:: Exercise goal ::
For each statement, say whether it agrees with the article on diet and mood below. Answer yes or no, and quote the words of the article that decide it. (a) The study had 67 participants. (b) Participants received nutritional counseling sessions over a six-month period. (c) The dietary guidelines recommended three servings of fruit per day.

A recent study in BMC Medicine has found that changing your diet could significantly improve your mood. The link between food and mood is part of an emerging field of psychiatry called “nutritional psychiatry.” There is growing scientific evidence that what we eat significantly impacts our emotions and well-being.
The randomized controlled study of 67 participants examined the impact of dietary changes on depression. Researchers provided seven individual nutritional counseling sessions over a 12-week period, encouraging changes in diet through techniques including motivational interviewing, goal setting, and mindful eating. The group that made changes to their diet had a significantly greater improvement in their depression.
The dietary guidelines recommended 12 key food groups (serving sizes listed):
Whole grains (5-8 servings per day)
Vegetables (6 servings per day)
Fruit (3 servings per day)
Legumes (3-4 servings per week)

:: Provided data ::

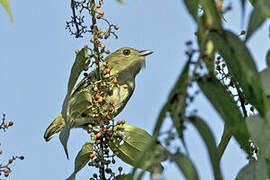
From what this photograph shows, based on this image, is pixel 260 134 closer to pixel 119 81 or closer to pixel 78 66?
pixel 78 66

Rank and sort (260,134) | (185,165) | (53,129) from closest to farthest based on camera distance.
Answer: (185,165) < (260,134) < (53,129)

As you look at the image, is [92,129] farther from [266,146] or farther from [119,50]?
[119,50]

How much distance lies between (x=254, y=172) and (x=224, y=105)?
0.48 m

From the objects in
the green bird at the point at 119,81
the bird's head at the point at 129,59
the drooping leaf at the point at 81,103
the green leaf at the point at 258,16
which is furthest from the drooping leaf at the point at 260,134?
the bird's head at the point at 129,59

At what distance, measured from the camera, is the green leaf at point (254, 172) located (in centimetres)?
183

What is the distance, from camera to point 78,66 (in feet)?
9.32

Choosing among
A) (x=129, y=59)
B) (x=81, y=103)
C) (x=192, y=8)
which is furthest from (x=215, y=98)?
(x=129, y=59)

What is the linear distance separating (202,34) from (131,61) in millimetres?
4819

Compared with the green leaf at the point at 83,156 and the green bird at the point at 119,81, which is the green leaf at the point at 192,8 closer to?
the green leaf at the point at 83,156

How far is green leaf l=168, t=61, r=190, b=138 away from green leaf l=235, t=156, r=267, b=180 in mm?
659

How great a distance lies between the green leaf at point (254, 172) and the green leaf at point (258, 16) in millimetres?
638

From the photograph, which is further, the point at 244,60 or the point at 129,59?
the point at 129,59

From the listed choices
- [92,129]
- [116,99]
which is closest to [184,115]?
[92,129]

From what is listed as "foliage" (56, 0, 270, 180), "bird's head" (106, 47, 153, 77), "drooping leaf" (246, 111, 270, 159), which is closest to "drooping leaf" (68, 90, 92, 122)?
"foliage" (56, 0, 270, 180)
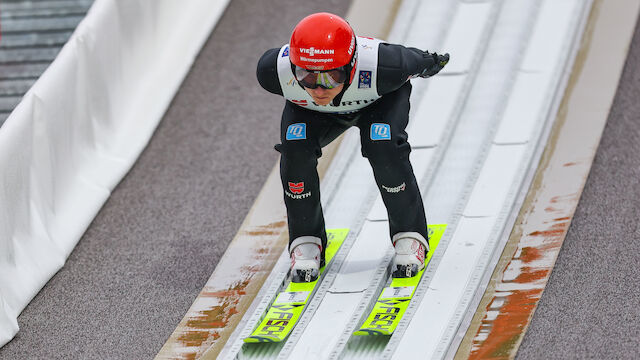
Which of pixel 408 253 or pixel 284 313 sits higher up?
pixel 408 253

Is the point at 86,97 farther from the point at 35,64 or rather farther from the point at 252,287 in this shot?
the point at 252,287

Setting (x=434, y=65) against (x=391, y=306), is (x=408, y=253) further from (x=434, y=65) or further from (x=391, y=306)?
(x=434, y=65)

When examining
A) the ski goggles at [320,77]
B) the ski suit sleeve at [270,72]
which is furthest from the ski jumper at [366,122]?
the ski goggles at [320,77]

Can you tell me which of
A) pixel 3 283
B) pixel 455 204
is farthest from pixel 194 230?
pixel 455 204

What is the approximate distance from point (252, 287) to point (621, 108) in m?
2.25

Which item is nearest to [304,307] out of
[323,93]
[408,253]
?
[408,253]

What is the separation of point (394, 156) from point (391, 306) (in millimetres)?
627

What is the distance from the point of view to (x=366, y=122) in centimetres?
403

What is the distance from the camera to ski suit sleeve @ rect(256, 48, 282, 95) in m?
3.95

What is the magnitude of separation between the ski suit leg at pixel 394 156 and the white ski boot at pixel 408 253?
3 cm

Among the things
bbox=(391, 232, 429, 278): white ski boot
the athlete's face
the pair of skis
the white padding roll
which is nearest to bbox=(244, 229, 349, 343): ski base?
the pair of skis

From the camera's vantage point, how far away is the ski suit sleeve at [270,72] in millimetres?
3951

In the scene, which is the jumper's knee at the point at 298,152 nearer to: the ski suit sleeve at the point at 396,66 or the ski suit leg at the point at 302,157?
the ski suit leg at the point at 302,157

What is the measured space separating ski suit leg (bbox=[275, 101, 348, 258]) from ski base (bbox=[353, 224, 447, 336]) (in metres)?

:: Expected answer ::
(a) Yes: "The randomized controlled study of 67 participants"
(b) No: "seven individual nutritional counseling sessions over a 12-week period"
(c) Yes: "Fruit (3 servings per day)"